▶ [The problem]
Copy the entries word for word, from the line containing "Among all of" through the end of the entries, and leave out the pictures.

(Scene question entries)

★ ★ ★ ★ ★ ★ ★

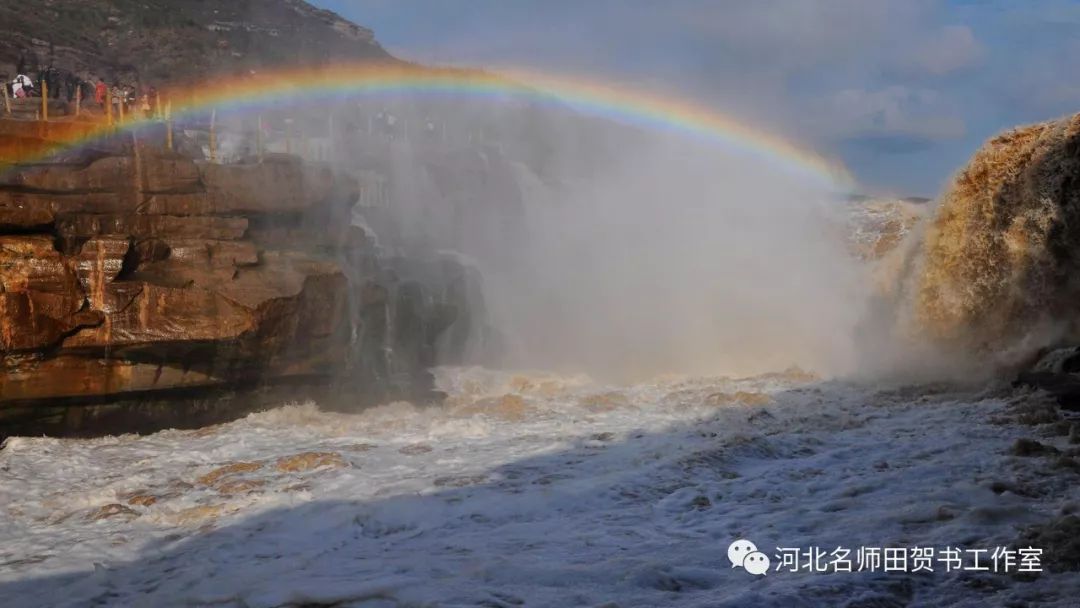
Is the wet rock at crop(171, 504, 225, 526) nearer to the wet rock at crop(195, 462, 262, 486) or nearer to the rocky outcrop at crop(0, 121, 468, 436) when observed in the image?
the wet rock at crop(195, 462, 262, 486)

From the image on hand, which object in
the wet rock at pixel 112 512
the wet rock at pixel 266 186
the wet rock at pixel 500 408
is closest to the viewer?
the wet rock at pixel 112 512

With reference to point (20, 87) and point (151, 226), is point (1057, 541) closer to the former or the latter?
point (151, 226)

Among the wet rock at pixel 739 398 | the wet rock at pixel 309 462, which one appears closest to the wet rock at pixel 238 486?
the wet rock at pixel 309 462

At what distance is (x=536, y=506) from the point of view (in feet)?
24.9

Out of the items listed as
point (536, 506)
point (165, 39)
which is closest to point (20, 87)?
point (536, 506)

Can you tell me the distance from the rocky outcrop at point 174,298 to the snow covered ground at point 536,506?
842 mm

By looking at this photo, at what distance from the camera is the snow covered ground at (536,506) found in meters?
5.44

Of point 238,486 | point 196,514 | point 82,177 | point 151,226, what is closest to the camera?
point 196,514

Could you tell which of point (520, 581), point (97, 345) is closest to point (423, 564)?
point (520, 581)

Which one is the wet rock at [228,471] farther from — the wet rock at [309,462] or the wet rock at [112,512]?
the wet rock at [112,512]

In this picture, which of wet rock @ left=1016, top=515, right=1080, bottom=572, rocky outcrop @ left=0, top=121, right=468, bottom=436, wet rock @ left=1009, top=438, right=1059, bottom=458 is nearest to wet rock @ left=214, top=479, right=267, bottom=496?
rocky outcrop @ left=0, top=121, right=468, bottom=436

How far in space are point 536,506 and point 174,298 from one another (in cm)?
746

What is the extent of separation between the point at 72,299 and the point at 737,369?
41.6 ft

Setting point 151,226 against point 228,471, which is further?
point 151,226
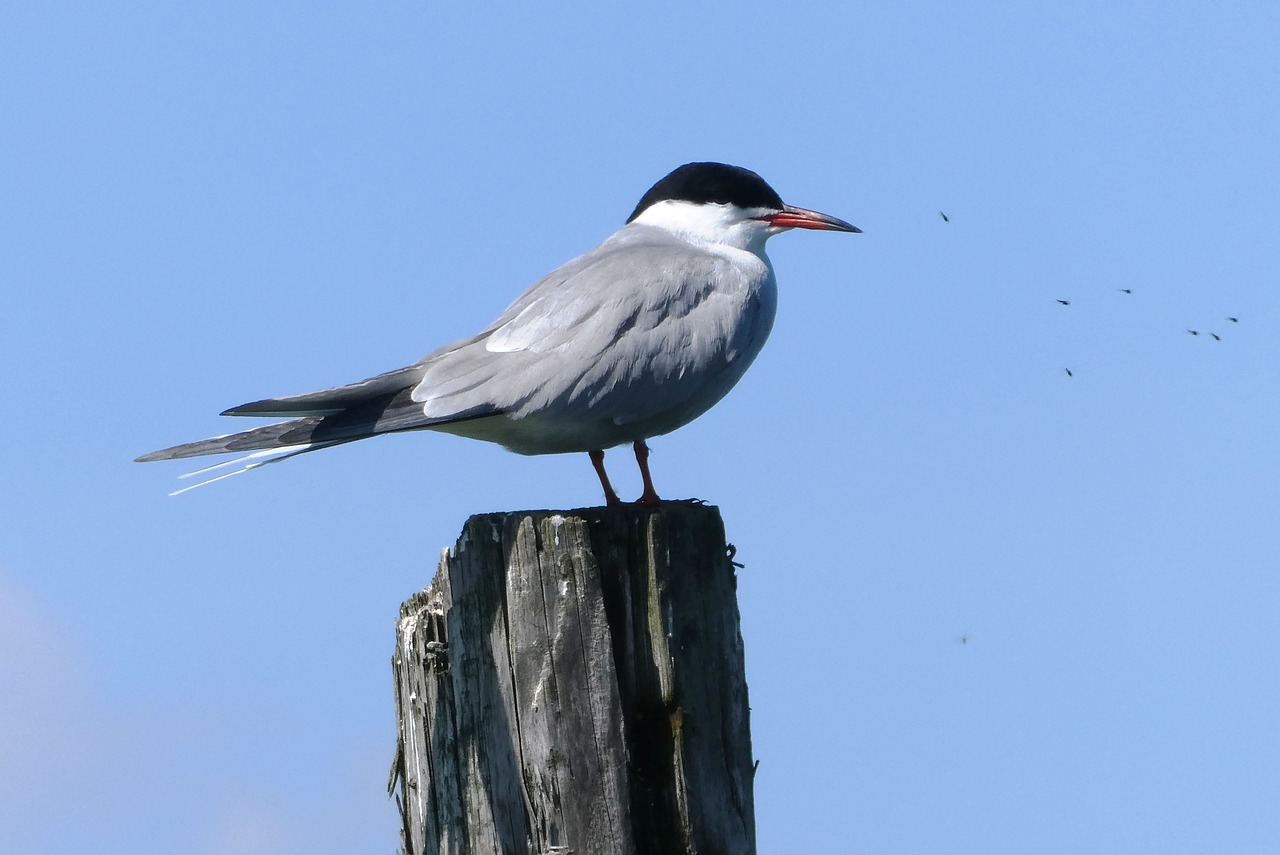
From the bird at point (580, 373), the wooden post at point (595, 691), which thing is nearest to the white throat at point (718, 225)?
the bird at point (580, 373)

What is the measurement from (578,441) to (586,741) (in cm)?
161

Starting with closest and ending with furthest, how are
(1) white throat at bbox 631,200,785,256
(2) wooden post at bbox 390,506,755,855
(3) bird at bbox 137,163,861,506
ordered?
(2) wooden post at bbox 390,506,755,855
(3) bird at bbox 137,163,861,506
(1) white throat at bbox 631,200,785,256

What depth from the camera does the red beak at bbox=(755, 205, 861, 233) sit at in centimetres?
666

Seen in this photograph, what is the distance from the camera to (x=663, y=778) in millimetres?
3795

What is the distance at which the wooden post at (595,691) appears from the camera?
3.68 m

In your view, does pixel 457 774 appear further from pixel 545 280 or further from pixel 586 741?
pixel 545 280

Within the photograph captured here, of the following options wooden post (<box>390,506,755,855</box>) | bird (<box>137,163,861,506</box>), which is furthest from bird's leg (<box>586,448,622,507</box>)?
wooden post (<box>390,506,755,855</box>)

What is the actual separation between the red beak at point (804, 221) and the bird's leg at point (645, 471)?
5.83 ft

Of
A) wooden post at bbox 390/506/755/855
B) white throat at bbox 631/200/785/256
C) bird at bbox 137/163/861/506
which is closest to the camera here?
wooden post at bbox 390/506/755/855

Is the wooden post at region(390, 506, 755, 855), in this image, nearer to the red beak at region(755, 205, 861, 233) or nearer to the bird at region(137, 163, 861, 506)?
the bird at region(137, 163, 861, 506)

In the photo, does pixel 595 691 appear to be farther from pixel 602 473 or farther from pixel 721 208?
pixel 721 208

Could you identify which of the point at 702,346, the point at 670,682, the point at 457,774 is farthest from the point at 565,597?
the point at 702,346

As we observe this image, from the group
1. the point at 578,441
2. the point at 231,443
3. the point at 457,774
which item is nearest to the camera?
the point at 457,774

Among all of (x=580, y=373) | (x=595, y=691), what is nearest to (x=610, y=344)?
(x=580, y=373)
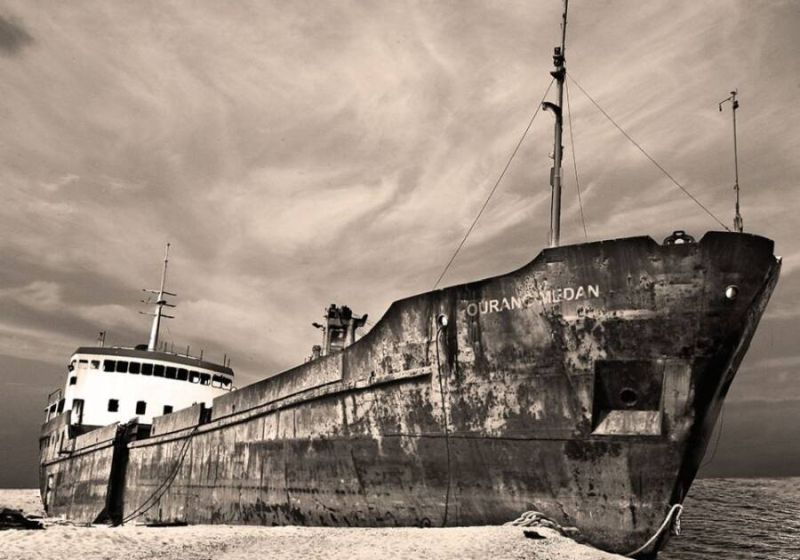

★ ★ ★ ★ ★ ★ ★

▶ [Result]
Among all of (x=580, y=373) | (x=595, y=691), what is nearest to (x=610, y=344)?
(x=580, y=373)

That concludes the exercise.